Well, Tess trembled, I'll soon find out.

She yanked open her purse and tugged out her pistol. It gave her great satisfaction to think that the men who'd killed her mother might be killed by the gun her father had trained her to use. Even though it hadn't been cleaned in six years. Even though the spring in its magazine might have been weakened from so many years of having been loaded.

Tess couldn't think about that risk. All she could think about was…!

Descending the tree.

Doing her best to escape through a barrier of thick evergreen shrubs toward the darkness of a neighboring mansion.

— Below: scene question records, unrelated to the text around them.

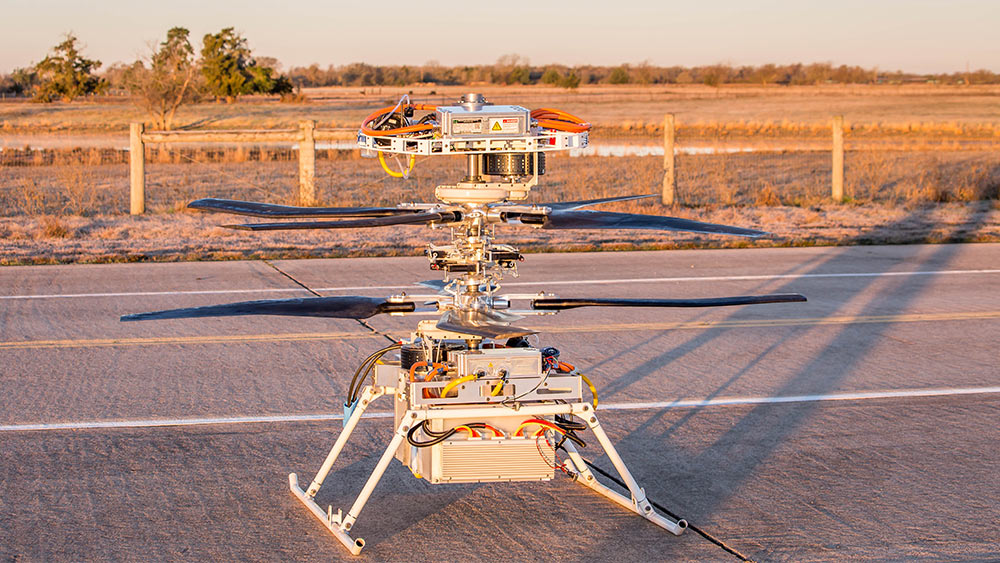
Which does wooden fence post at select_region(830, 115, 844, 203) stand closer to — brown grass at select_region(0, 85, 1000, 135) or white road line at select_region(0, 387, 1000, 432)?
white road line at select_region(0, 387, 1000, 432)

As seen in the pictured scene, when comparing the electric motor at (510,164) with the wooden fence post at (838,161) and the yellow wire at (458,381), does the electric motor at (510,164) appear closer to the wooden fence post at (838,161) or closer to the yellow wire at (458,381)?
the yellow wire at (458,381)

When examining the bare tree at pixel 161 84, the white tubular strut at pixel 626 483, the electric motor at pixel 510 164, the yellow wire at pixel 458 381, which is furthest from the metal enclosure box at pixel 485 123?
the bare tree at pixel 161 84

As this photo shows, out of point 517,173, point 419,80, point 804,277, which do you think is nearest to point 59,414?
point 517,173

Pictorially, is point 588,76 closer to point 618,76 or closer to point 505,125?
point 618,76

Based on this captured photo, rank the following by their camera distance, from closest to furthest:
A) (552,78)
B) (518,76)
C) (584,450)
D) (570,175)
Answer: (584,450) < (570,175) < (552,78) < (518,76)

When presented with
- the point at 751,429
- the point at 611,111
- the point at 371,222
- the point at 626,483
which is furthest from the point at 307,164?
the point at 611,111

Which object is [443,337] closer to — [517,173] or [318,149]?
[517,173]
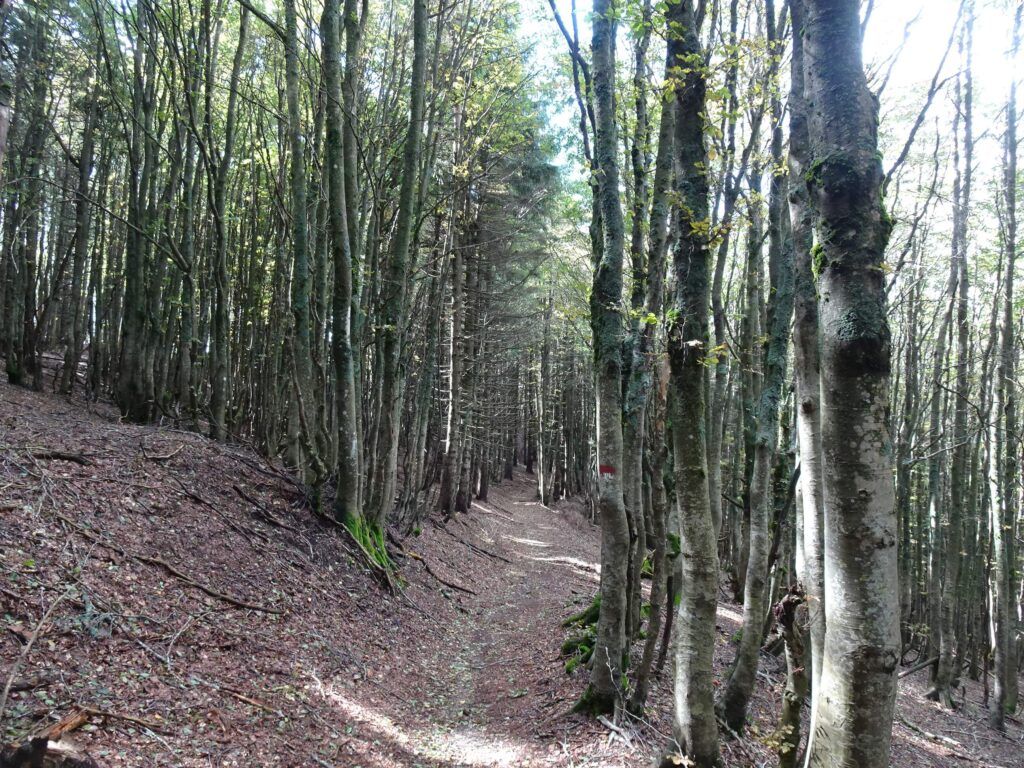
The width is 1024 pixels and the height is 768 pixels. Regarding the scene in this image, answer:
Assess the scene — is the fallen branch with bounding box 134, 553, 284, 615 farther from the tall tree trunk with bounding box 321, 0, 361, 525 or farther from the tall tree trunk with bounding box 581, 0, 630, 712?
the tall tree trunk with bounding box 581, 0, 630, 712

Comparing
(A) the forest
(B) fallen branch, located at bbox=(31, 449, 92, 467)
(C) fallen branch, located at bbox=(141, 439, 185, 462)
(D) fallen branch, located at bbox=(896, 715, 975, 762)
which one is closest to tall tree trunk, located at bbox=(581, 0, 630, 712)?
(A) the forest

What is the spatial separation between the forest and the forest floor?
4 cm

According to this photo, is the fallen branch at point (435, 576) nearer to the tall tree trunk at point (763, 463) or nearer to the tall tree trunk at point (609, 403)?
the tall tree trunk at point (609, 403)

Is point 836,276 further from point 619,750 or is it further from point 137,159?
point 137,159

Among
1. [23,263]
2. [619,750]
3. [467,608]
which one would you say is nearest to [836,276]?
[619,750]

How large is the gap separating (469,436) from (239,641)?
1203 cm

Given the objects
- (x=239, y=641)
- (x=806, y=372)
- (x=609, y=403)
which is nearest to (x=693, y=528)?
(x=806, y=372)

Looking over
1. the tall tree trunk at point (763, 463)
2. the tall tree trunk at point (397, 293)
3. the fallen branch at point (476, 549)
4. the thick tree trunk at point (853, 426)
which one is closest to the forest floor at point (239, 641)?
the tall tree trunk at point (763, 463)

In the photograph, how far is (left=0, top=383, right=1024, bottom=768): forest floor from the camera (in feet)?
12.4

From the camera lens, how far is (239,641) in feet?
16.8

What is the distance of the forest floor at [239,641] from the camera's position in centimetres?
377

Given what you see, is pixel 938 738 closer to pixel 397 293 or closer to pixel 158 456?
pixel 397 293

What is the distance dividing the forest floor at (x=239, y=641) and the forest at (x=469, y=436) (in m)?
0.04

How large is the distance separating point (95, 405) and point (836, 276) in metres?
12.5
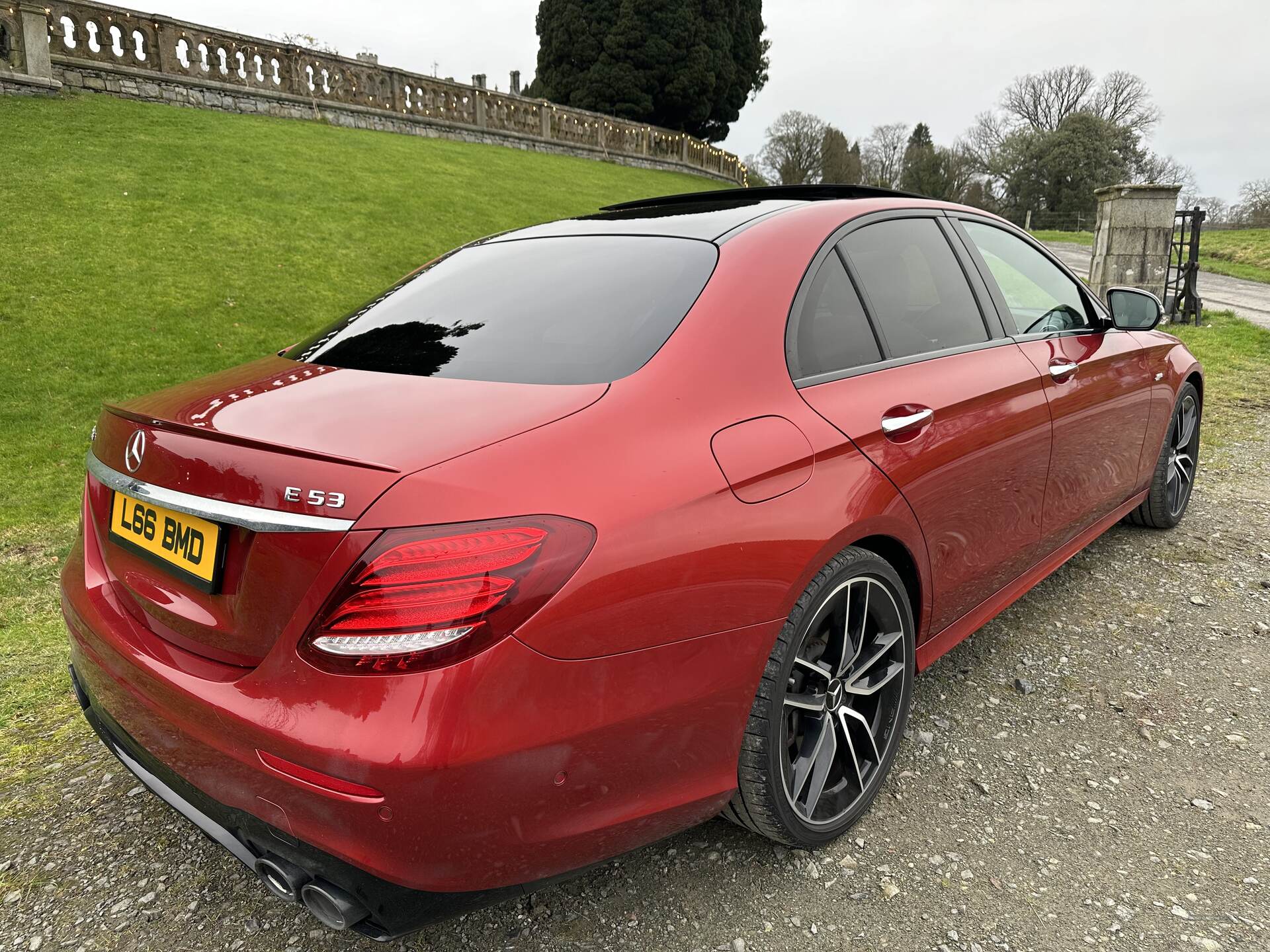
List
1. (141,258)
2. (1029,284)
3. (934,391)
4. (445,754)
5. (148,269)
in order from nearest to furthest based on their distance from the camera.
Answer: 1. (445,754)
2. (934,391)
3. (1029,284)
4. (148,269)
5. (141,258)

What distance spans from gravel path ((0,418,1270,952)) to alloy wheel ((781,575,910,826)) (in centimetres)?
17

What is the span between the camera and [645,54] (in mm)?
33719

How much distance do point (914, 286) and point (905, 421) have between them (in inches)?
23.4

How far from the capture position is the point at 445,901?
1471 mm

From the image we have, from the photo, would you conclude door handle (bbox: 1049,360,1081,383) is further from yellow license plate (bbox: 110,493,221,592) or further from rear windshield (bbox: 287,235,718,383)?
yellow license plate (bbox: 110,493,221,592)

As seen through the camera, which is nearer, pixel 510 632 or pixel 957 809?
pixel 510 632

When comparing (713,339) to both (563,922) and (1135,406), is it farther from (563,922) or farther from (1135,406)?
(1135,406)

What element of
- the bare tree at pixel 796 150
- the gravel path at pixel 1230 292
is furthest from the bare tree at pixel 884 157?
the gravel path at pixel 1230 292

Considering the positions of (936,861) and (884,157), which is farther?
(884,157)

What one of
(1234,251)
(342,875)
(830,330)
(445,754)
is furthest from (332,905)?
(1234,251)

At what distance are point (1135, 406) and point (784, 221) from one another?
7.19 ft

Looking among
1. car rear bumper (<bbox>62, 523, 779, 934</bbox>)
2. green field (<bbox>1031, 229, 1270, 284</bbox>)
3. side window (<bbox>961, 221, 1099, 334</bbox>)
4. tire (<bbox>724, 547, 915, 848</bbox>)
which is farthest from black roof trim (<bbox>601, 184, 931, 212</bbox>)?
green field (<bbox>1031, 229, 1270, 284</bbox>)

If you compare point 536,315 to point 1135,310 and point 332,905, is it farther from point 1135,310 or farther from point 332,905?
point 1135,310

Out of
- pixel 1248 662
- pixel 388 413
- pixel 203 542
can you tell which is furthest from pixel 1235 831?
pixel 203 542
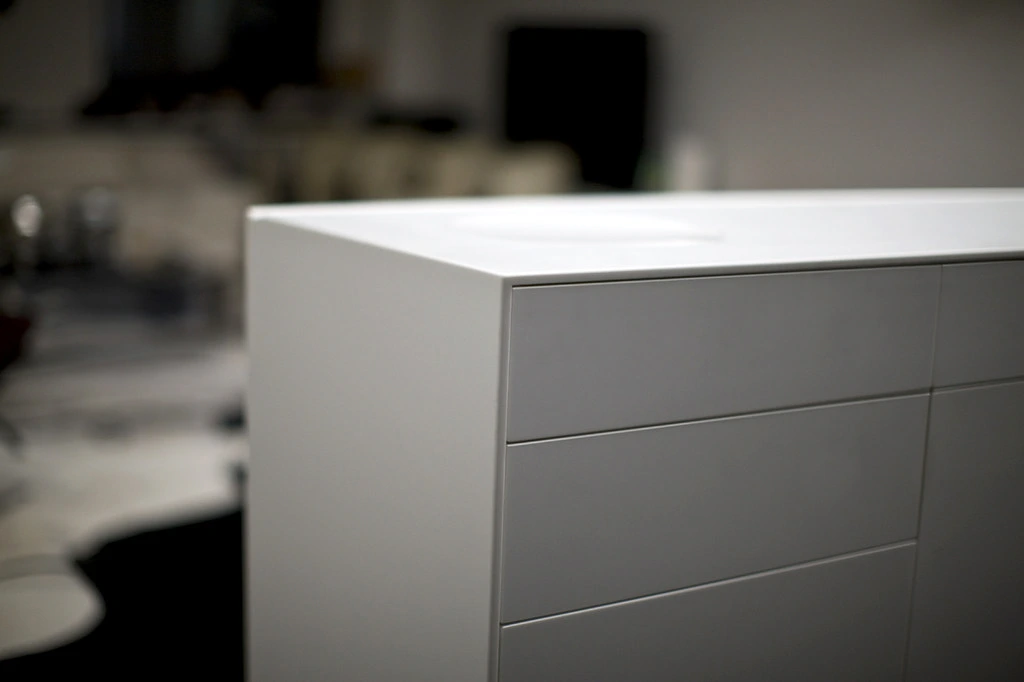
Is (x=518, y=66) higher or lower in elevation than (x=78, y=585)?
higher

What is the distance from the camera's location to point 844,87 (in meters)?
4.97

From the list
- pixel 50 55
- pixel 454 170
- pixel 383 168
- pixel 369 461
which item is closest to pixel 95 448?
pixel 454 170

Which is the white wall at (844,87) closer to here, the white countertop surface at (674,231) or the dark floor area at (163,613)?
the white countertop surface at (674,231)

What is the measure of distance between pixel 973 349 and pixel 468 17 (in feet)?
21.8

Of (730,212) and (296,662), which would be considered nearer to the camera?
(296,662)

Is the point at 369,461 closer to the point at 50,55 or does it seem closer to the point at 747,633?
the point at 747,633

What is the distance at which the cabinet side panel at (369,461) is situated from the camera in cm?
139

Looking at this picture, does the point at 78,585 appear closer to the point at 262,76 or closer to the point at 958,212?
the point at 958,212

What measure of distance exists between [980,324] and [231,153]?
6730 millimetres

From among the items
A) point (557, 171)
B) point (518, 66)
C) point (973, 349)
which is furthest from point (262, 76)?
point (973, 349)

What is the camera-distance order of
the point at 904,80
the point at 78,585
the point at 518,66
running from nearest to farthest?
the point at 78,585 → the point at 904,80 → the point at 518,66

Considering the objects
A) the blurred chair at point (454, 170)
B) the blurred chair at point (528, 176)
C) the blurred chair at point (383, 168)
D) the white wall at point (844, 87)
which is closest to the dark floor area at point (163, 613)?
the blurred chair at point (528, 176)

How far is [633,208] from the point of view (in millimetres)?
2234

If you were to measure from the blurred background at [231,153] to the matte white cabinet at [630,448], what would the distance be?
100 cm
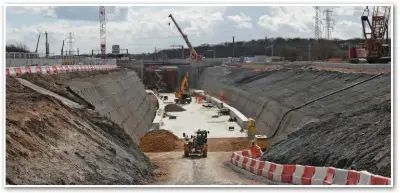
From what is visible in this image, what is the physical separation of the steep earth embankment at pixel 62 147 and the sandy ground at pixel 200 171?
40.5 inches

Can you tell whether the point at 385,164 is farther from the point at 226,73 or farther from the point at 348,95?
the point at 226,73

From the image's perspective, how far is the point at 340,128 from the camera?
22.4 metres

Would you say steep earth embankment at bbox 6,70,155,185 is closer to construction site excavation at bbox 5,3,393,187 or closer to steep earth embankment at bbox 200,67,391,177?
construction site excavation at bbox 5,3,393,187

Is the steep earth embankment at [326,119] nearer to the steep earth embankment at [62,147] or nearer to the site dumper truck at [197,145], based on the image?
the site dumper truck at [197,145]

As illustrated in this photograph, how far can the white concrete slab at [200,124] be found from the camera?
44.0 m

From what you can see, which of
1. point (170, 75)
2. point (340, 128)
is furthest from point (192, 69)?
point (340, 128)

She climbed down the tree, huddled at the base of its murky trunk, aimed toward the shadowy back of the mansion, saw no one, and bolted toward the shrubs on her right.

A bee seemed to buzz. A bullet splintered the oak.

In midstride, Tess whirled, crouched, and raised her father's pistol.

A lunging target appeared, silhouetted by flames that suddenly gushed at the back of the mansion. A target with a gun! A target who stooped and aimed toward Tess.

The lessons at the shooting range came back to her.

She squeezed the trigger. The pistol roared, its recoil jolting the barrel upward.